Abu Dhabi, UAESunday 26 May 2019

Unscrupulous Filipino recruiters lie to workers about jobs and destinations

This illegal practice is called re-processing, which occurs when one hires a waitress, for example, but gives her a different job when she arrives in the country.

ABU DHABI // Unscrupulous Filipino recruiters are driven by greed to send workers to the wrong or non-existent jobs overseas.

“This illegal practice was particularly rampant in 2008, when there was a surge in the deployment of household service workers to Dubai,” said Emmanuel Geslani, an overseas recruitment consultant in Manila. “Many recruitment agencies are still involved in it, largely due to greed and a lack of business.”

Several women were hired as chambermaids, waitresses and office staff, but ended up as domestic workers when they arrived in the UAE.

The practice is commonly called reprocessing – which occurs when recruiters use a particular job or manpower request to hire a waitress, for example, but gives the person hired a different job, such as a housemaid, when she lands abroad.

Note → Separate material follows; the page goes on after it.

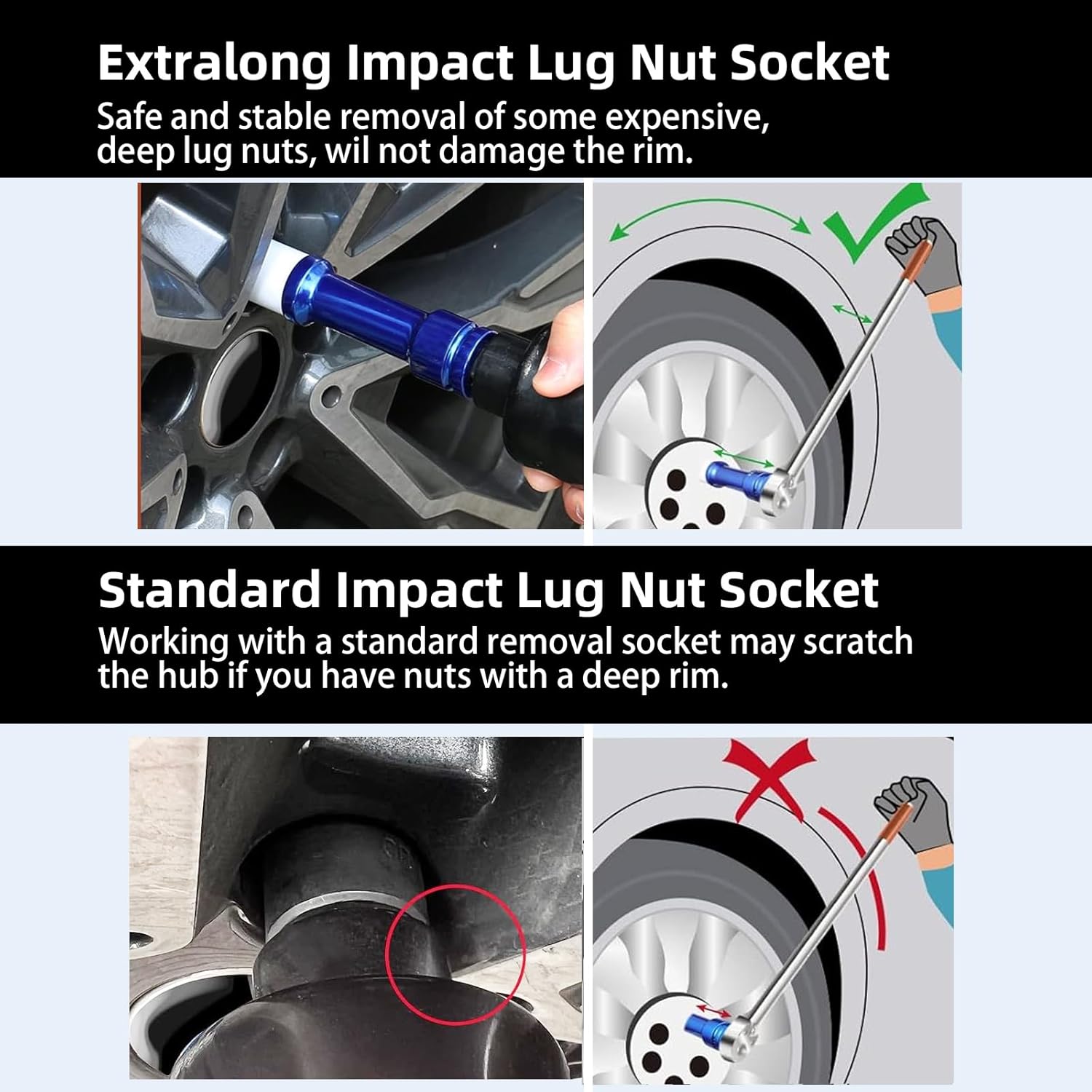 Extralong Impact Lug Nut Socket

Safe and stable removal of some expensive, deep lug nuts, wil not damage the rim.

Standard Impact Lug Nut Socket

Working with a standard removal socket may scratch the hub if you have nuts with a deep rim.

Often, workers are sent to a different country from the one they expected to work in.

“Clients overseas are against the US$400 (Dh1,469) minimum wage set by our government for household service workers, so recruiters resort to reprocessing,” Mr Geslani said.

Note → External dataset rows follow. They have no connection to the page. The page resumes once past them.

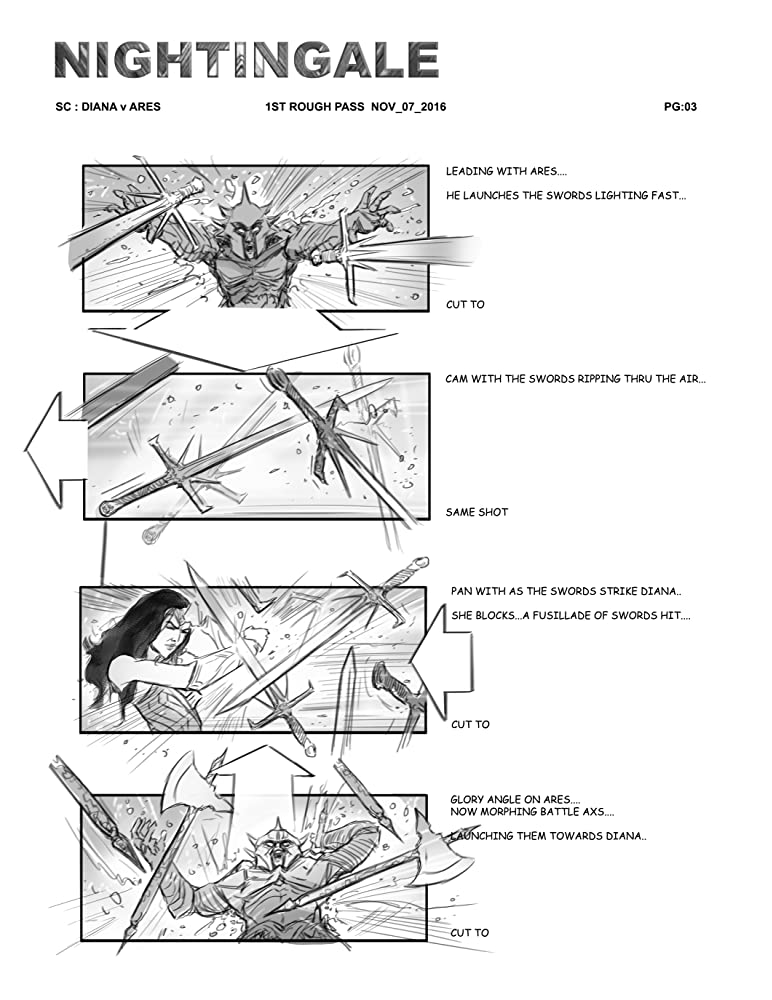 NIGHTINGALE

SC : DIANA v ARES

1ST ROUGH PASS NOV_07_2016

PG:03

LEADING WITH ARES....

HE LAUNCHES THE SWORDS LIGHTING FAST...

CUT TO

CAM WITH THE SWORDS RIPPING THRU THE AIR...

SAME SHOT

PAN WITH AS THE SWORDS STRIKE DIANA..

SHE BLOCKS...A FUSILLADE OF SWORDS HIT....

CUT TO

GLORY ANGLE ON ARES....
NOW MORPHING BATTLE AXS....

LAUNCHING THEM TOWARDS DIANA..

CUT TO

His comments follow the cancellation of Manila-based Crosswind International’s licence over complaints filed by two overseas workers, Lorena Saligumba and Diana Lalaine Castillo.

Both admitted they left the Philippines with two air tickets, one for Manila to Dubai and another for Dubai to Jordan.

Ms Saligumba, in her affidavit, said she was hired as a food server in the UAE, but ended up a housemaid in Jordan. She escaped from her abusive employers by jumping out of a window, according to the Philippine Overseas Employment Administration (POEA), a government agency in Manila.

Ms Castillo was promised a job as a cleaner in the UAE but found herself working as a housemaid in Jordan. She complained of “mistreatment and severe physical abuse” by her employers.

Hans Cacdac, the head of the POEA, said Crosswind committed “acts of misrepresentation” when it recruited and sent the women to work in the Middle East. It also breached the policy on pre-departure orientation seminars, which serve as an introduction to working and living abroad for those about to take jobs overseas.

“Misrepresentation means that they [the companies] fooled the system by making it appear that the women would be working in the UAE when their intention was to send them to Jordan as housemaids,” said Delmer Cruz, the labour attache in Dubai.

“I have encountered cases of Filipinas hired as clerks and office secretaries but ended up as housemaids here in Dubai.”

Workers are issued fake employment visas that they present to Philippine immigration authorities. They dispose of the visas upon arrival in Dubai and instead show immigration officials UAE tourist visas, and are then illegally employed as housemaids.

“One way to prevent reprocessing is to impose sanctions, which the POEA is now doing by cancelling the licences of recruitment agencies,” Mr Geslani said. “But it appears that agencies want to make more money to avoid complying with the reform package. ”

In December 2006, a reform initiative from the POEA required that household staff be paid a minimum monthly wage of $400, be at least 23 years old and not be charged placement fees.